Effects of combination treatments of various concentrations of Cur and a fixed concentration of Dox on FLT3 protein expressions in leukemic stem cells. From the previous section, it can be observed that Cur and Dox-Cur co-treatments were more effective in suppressing FLT3 protein expression in all AML leukemic cell lines than single Dox treatment was. Moreover, the percentages of FLT3 protein in all conditions of co-treatments were also similar to those of Cur treatment alone. As the result, to confirm the effect of Cur in increasing the inhibitory effect of Dox on FLT3 expression, the co-treatment of Dox–Cur condition 1 was used. From the Western blotting, it was observed that all the non-toxic concentrations of Cur used in the study remarkably increased the efficacy of Dox in reducing the FLT3 protein expression in all three AML cell lines.
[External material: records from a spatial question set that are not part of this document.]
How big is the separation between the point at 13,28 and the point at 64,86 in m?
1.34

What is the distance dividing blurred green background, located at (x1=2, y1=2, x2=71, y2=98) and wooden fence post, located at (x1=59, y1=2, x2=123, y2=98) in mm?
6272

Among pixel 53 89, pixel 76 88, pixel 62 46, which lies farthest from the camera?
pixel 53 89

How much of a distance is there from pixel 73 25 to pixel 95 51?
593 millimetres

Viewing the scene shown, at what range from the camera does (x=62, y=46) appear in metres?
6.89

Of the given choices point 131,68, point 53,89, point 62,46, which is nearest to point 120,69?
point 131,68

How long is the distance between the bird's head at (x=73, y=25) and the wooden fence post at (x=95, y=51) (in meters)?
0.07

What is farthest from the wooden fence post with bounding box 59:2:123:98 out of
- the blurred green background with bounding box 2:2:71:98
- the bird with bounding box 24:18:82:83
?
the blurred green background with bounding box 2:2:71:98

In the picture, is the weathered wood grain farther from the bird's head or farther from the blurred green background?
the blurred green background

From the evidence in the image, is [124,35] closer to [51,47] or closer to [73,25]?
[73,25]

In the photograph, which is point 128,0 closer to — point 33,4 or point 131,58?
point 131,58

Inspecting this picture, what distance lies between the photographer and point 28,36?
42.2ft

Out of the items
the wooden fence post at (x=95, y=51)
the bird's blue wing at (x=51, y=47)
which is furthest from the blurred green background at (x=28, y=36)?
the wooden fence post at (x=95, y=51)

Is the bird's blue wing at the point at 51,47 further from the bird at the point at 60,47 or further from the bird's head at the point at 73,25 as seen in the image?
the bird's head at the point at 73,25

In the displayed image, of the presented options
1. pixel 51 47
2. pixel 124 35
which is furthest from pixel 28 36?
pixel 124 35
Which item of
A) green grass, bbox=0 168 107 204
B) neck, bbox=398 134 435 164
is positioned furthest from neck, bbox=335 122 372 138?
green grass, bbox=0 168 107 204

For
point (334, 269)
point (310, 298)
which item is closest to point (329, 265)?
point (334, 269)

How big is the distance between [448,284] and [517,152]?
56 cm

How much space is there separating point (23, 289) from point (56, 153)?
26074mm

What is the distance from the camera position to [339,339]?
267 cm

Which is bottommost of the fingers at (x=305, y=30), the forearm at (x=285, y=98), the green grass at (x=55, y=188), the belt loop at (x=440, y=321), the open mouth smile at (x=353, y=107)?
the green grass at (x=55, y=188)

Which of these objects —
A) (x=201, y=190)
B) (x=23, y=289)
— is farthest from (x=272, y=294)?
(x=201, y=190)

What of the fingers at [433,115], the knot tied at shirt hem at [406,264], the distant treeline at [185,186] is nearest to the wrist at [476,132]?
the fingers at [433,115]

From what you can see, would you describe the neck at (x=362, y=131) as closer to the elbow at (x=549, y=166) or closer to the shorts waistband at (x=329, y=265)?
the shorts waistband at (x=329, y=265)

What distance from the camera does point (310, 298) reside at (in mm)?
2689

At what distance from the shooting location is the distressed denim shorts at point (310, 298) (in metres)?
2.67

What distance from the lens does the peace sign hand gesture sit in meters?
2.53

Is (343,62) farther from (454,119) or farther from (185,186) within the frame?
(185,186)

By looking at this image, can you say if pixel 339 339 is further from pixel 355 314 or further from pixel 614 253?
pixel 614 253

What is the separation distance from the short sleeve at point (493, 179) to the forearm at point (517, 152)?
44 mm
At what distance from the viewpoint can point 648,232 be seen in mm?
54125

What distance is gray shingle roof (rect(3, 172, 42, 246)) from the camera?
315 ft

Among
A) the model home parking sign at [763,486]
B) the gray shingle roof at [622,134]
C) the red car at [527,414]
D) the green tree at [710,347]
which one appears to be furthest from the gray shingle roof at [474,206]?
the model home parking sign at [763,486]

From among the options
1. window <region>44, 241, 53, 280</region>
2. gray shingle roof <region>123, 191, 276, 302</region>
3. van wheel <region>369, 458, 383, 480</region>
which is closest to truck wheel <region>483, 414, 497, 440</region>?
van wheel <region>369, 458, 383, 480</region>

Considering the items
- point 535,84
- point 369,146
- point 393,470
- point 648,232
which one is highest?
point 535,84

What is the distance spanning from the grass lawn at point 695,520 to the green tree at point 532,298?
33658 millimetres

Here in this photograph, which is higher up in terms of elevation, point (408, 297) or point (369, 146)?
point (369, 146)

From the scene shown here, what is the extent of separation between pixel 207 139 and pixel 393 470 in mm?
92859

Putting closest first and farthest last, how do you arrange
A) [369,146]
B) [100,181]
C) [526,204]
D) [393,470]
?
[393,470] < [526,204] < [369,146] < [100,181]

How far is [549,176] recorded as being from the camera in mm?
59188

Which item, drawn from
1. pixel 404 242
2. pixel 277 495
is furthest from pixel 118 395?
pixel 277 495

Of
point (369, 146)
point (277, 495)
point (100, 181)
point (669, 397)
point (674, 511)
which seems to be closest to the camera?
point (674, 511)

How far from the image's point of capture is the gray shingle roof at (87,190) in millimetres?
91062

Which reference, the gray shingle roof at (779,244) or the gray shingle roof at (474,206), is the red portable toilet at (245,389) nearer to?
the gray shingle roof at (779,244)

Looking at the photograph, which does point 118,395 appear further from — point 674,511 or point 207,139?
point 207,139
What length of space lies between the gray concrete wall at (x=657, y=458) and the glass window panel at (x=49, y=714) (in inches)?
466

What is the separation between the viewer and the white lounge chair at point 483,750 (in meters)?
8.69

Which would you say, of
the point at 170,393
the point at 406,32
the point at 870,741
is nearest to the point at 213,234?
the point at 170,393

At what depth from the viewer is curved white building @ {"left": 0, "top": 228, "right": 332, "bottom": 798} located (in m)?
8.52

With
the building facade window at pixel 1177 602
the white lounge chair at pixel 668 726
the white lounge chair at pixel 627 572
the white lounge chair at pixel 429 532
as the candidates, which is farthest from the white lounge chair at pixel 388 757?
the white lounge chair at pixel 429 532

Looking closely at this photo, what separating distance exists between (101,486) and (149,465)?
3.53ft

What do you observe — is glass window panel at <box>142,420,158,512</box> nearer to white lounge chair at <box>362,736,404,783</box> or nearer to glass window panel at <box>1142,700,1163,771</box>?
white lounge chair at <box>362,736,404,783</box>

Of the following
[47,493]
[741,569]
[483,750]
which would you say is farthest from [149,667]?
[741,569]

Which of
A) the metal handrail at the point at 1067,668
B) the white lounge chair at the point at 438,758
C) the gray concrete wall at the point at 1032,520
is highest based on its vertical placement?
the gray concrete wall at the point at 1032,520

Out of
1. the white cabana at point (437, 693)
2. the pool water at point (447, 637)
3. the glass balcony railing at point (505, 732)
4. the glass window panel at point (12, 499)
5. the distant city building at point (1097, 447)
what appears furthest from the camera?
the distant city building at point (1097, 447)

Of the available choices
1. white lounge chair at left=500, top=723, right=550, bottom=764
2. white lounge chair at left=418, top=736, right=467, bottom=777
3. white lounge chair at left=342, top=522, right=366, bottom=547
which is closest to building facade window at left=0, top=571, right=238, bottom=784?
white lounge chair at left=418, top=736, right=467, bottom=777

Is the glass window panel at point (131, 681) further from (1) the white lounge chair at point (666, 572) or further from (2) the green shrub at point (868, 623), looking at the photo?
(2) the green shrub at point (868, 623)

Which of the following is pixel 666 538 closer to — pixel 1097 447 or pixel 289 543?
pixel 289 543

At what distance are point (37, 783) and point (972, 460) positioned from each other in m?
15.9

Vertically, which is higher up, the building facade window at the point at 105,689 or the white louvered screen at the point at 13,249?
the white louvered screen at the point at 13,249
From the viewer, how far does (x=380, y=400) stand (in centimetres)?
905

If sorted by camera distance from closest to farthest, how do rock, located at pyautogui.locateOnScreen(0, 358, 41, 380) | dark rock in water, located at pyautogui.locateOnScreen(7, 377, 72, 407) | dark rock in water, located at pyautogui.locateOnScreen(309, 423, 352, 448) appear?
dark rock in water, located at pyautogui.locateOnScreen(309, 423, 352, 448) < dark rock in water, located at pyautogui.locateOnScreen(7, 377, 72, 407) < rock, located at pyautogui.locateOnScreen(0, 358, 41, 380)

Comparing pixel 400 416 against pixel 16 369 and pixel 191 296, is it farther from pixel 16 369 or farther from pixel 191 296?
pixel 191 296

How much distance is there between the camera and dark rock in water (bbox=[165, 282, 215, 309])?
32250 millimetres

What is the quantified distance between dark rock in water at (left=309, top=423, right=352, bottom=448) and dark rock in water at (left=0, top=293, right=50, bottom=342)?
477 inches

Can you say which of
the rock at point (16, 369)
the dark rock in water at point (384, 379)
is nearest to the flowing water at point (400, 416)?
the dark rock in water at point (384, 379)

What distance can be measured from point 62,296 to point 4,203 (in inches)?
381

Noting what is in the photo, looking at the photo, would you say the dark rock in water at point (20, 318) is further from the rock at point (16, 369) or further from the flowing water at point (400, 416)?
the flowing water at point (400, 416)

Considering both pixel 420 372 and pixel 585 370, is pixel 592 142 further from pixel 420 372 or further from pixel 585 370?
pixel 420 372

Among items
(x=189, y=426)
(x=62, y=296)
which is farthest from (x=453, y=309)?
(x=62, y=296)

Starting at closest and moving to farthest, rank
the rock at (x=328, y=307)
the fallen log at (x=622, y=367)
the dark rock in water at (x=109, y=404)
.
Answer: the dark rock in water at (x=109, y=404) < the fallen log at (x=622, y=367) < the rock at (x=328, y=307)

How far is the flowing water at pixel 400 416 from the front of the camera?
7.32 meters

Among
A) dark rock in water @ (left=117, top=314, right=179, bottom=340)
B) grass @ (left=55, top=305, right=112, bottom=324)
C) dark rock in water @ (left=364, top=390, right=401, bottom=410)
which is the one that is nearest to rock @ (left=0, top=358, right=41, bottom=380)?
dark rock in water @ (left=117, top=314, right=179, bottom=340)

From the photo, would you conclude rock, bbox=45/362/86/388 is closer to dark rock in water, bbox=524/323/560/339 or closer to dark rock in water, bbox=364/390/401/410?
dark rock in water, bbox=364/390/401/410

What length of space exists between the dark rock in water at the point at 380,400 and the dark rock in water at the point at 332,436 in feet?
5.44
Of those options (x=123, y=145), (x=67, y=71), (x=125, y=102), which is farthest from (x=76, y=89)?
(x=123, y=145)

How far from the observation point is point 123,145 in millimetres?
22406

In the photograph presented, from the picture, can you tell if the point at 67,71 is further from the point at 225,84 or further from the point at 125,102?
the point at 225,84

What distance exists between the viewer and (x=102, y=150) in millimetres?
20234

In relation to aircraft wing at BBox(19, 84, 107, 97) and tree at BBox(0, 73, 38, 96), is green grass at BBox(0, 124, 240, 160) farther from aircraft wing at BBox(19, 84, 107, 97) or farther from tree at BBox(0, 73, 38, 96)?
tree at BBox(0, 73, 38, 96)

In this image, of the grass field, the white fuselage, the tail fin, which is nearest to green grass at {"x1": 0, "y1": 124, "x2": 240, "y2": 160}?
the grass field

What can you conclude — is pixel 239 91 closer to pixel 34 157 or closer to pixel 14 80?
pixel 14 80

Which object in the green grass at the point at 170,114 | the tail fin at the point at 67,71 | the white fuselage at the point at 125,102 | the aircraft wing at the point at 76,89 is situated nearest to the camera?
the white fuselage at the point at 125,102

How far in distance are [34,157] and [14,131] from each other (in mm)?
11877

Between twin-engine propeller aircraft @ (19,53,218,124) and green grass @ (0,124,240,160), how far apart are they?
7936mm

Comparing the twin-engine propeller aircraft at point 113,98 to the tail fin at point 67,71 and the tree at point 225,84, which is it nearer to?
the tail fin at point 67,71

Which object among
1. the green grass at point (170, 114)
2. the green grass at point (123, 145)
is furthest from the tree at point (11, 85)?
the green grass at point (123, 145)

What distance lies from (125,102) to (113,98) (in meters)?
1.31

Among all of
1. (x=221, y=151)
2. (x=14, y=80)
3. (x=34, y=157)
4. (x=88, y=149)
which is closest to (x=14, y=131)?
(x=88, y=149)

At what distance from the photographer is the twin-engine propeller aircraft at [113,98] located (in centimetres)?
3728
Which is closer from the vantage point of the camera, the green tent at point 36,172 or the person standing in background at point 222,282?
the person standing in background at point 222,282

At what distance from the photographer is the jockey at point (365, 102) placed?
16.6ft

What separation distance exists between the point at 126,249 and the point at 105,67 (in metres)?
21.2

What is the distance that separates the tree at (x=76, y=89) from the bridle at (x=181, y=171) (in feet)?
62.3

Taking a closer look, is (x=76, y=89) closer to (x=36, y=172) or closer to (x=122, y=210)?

The FLT3 expression level of KG-1a cells after treatment with Dox (15 ng/mL), Dox + Cur (4 µg/mL), Dox + Cur (4.5 µg/mL), and Dox + Cur (5 µg/mL) were decreased by 14.1 ± 5.2%, 35.8 ± 8.5%, 38.2 ± 3.3%, and 37.8 ± 7.0%, respectively, compared to the vehicle control (100% FLT3 protein expression level) (Fig. 6A, 6B). For KG-1 cells, the FLT3 protein levels were decreased by 17.9 ± 7.6%, 38.2 ± 13.0%, 39.7 ± 11.4%, and 47.2 ± 5.4% in response to Dox (22 ng/mL), Dox + Cur (3 µg/mL), Dox + Cur (3.5 µg/mL), and Dox + Cur (4 µg/mL), respectively (Fig. 6C, 6D) while the FLT3 protein expression levels in EoL-1 cells were reduced to 3.5 ± 8.9%, 10.2 ± 8.1%, 15.6 ± 7.1%, and 34.6 ± 8.9% in response to the treatments of Dox (2.8 ng/mL), Dox + Cur (2.5 µg/mL), Dox + Cur (3 µg/mL), and Dox + Cur (3.5 µg/mL), respectively, from 100% protein expression level of the vehicle control (Fig. 6E, 6F).